• Eduardo J. Villarreal S.

El CEO de BlackRock dice que el capitalismo de las partes interesadas no es "woke"

(Bloomberg) - El director ejecutivo de BlackRock Inc., Larry Fink, advirtió que las empresas se quedarán atrás si no adoptan prácticas comerciales sostenibles, respondiendo a los críticos que dicen que considerar el impacto ambiental en las decisiones de inversión es una moda pasajera políticamente motivada.



“El capitalismo de las partes interesadas no se trata de política”, escribió Fink en su carta anual a los directores ejecutivos.
“No es una agenda social o ideológica. No es 'despertar'".

En la década que Fink ha estado escribiendo su carta, BlackRock se ha disparado a más de $10 billones de dólares en activos, lo que le otorga participaciones significativas en muchas grandes empresas. También ha sido uno de los principales beneficiarios del auge de la inversión sostenible: su cartera incluye $509 mil millones de dólares en activos sostenibles, más del doble que hace un año.


También ve más en el horizonte. Pero el crecimiento de BlackRock y las misivas de alto perfil de Fink han atraído críticas de todos los rincones. A la izquierda, los progresistas se quejan de que BlackRock y otros no están usando su influencia financiera para hacer más y más rápido. En la derecha política, algunos estados de EE. UU. han declarado que no harán negocios con administradores de activos que, por ejemplo, eviten las inversiones en petróleo y gas.


Fink usó la carta de este año, publicada en el sitio web de la firma el lunes por la noche en Nueva York, para exponer claramente su posición sobre los combustibles fósiles.


“Desinvertir en sectores enteros, o simplemente pasar activos intensivos en carbono de los mercados públicos a los mercados privados, no hará que el mundo llegue a cero neto”, dijo.
“Y BlackRock no persigue la desinversión de las compañías de petróleo y gas como política”.

De hecho, hace lo contrario.

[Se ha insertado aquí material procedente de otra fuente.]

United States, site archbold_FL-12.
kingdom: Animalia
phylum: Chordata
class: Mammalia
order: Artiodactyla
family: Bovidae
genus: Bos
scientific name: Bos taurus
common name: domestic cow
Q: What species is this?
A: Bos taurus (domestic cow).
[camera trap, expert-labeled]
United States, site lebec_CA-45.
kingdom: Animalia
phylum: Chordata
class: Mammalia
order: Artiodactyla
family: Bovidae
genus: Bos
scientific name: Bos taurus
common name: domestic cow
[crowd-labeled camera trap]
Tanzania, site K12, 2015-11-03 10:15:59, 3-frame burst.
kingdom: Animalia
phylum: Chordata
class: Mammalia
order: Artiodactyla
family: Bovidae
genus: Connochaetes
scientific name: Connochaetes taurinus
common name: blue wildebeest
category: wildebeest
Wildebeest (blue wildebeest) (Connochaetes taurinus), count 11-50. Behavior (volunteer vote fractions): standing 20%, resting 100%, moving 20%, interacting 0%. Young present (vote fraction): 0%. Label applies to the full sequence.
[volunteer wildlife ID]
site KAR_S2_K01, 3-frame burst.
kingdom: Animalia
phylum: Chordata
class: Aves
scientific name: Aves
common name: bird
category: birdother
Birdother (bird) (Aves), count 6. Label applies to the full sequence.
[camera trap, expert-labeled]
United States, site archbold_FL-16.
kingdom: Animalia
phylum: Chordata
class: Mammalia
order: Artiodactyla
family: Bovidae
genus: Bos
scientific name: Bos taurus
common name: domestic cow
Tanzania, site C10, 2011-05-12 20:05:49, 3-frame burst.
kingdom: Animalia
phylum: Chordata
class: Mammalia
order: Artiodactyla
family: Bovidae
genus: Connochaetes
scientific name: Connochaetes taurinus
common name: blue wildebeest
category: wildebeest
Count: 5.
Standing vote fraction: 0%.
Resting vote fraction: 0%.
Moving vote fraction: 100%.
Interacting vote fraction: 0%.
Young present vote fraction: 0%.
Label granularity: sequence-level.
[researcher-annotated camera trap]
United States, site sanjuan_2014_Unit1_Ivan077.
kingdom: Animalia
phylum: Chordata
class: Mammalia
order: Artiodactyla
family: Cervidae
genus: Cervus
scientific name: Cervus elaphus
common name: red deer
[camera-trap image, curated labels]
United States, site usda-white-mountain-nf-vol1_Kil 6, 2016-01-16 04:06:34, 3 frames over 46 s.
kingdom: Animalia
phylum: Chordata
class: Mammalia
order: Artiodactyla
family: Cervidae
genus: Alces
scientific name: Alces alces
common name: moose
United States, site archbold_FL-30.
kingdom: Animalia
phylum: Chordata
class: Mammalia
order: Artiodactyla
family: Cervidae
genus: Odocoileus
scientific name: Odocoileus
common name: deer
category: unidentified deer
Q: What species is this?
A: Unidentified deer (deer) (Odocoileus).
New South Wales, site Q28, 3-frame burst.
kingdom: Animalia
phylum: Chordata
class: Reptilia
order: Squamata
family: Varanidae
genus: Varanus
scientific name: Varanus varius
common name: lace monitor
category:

Los fondos cotizados en bolsa ESG de la empresa no solo tienen participaciones en gigantes de combustibles fósiles como Exxon Mobil Corp. y Chevron Corp., su ETF ESG más grande tiene una mayor ponderación en 12 acciones de combustibles fósiles que el S&P 500, según Bloomberg Intelligence, el brazo de investigación de Bloomberg.


El capitalismo, no el clima, ocupó un lugar central en la carta de este año, un cambio marcado con respecto a los últimos años. “Nos enfocamos en la sustentabilidad no porque seamos ambientalistas, sino porque somos capitalistas y fiduciarios de nuestros clientes”, escribió, alentando a las empresas a priorizar las ganancias a largo plazo sobre los resultados a corto plazo.


También hizo un llamado a las empresas para que se vuelvan más atractivas para los empleados en un mercado laboral ajustado, diciendo que “los trabajadores exigen más de sus empleadores es una característica esencial del capitalismo efectivo”.


Fink no mencionó el clima hasta las secciones finales de su carta, y luego solo cuatro veces, incluida una vez en el contexto del Grupo de trabajo sobre divulgaciones financieras relacionadas con el clima y una vez para decir que las empresas "no pueden ser la policía climática". También enfatizó la necesidad inmediata de combustibles fósiles para garantizar el suministro de energía y dijo que las metas ambiciosas toman tiempo.


Los activistas ambientales registraron su decepción casi de inmediato y acusaron a Fink de intentar jugar en ambos lados. “Aparentemente, Fink quiere estar por encima de la refriega política, pero al jugar bien con los que se benefician de las causas del cambio climático, está tomando la decisión política de rechazar la ciencia del clima”, dijo Moira Birss, Directora de Clima y Finanzas de Amazon Watch, una grupo de protección de la selva tropical con sede en California.


Para BlackRock y otros, la inversión ESG se ha convertido en una estrategia muy lucrativa. Philipp Hildebrand, vicepresidente de la empresa, dijo en octubre que BlackRock espera “una gran reasignación de capital hacia productos sostenibles”.


Fink también instó a los accionistas y gobiernos a tomar medidas. Los gobiernos, dijo, deberían ofrecer más orientación sobre políticas, regulaciones y divulgación de sostenibilidad en todos los mercados. BlackRock también está trabajando en una iniciativa que daría a los clientes más poder para votar por sus representantes.